I'm sure someone will be along to answer your questions soon.

Regards,
Karen


----------



## Bevdeforges

valerie said:


> My question is would I be able to make a living in Italy doing the same? Do expats long for typical British window dressing?
> Any thoughts on this would be most welcome.


Do you see your market as only consisting of expats? If so, have you researched the size of the expat community in the area around Abruzzo? How do you market your products now? (Through local shops? Online? Mail order? Something else?)

Depending on how you set things up, you could keep your current customers while branching out - either to expats in Italy, or to a more generalized clientele throughout Europe. If you are making a living now, it should be possible to adapt and adjust to a new location to continue doing the same.
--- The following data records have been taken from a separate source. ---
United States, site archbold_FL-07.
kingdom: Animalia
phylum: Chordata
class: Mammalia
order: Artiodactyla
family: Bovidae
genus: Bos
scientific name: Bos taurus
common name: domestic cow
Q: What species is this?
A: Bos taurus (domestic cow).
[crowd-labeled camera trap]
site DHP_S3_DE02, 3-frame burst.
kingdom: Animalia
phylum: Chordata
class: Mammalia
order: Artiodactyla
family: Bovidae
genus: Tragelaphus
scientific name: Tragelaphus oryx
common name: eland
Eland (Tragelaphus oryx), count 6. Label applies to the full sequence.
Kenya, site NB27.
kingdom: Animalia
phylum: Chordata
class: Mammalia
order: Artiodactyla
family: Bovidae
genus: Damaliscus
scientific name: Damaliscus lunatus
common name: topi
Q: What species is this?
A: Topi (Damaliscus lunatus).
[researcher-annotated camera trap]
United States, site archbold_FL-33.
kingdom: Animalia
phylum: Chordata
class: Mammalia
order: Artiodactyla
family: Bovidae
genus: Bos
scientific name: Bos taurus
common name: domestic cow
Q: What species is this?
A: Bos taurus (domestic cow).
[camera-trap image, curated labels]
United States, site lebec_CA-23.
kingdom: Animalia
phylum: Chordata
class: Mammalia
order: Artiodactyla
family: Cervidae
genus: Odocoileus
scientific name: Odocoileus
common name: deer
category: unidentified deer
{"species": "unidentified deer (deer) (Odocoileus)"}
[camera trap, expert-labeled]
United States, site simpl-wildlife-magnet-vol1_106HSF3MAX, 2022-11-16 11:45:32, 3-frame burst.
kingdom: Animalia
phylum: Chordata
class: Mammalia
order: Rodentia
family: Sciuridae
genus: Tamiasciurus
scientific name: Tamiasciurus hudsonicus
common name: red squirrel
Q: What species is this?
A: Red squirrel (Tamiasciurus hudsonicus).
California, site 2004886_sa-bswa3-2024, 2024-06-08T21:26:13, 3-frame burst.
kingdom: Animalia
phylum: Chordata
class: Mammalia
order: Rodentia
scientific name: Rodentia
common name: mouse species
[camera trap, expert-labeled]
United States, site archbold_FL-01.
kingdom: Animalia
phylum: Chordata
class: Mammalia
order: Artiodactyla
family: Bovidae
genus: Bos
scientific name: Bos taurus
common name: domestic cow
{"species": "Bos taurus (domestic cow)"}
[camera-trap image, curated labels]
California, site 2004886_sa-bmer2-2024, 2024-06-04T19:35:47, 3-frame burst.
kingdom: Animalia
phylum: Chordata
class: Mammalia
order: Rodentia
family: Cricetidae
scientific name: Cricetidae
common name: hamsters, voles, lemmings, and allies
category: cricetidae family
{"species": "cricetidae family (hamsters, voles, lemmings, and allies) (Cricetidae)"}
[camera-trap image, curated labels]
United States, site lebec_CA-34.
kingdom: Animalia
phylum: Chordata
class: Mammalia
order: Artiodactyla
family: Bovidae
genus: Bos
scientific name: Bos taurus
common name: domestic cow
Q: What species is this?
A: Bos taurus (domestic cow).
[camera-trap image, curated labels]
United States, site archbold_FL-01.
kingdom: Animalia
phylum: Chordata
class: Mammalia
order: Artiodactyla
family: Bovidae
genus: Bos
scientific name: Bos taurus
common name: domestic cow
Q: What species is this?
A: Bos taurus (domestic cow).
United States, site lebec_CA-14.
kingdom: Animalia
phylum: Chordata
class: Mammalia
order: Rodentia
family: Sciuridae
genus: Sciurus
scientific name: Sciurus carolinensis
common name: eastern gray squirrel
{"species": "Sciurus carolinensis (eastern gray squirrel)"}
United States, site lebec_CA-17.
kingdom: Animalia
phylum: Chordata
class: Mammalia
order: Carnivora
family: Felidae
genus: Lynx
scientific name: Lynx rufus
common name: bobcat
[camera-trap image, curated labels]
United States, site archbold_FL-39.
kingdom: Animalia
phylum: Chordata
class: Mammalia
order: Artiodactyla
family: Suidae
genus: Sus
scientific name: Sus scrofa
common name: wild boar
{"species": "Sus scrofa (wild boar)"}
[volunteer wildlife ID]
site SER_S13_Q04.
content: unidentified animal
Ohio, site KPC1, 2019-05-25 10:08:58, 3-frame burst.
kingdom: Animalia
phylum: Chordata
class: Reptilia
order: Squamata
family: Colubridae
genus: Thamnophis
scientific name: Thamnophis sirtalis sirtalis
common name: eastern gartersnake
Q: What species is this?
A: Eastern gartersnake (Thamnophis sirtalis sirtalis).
Can't really help on the bus company issue - though there are anti-discrimination laws in the EU. The big question is - how is your (and his) Italian? If he isn't reasonably fluent, it may be difficult to find a job.
Cheers,
Bev


----------



## valerie1

*we would like some information please*

Thanks Bev

I am pleased to make curtains etc for everyone. I used to work in a retail shop and have spoken to a few expats that had returned to the UK to shop for curtains as they claimed it was difficult to find what they really liked abroad. 

At the moment my work comes via word of mouth.

I also make clothes, although most of these are for the re-enactment market, and I propose to set up a website for this purpose.

I have a fall back in that I have a TEFL certificate.

We will ask about the bus driving when we visit at the end of the month.

Once again Thank You.

Valerie


----------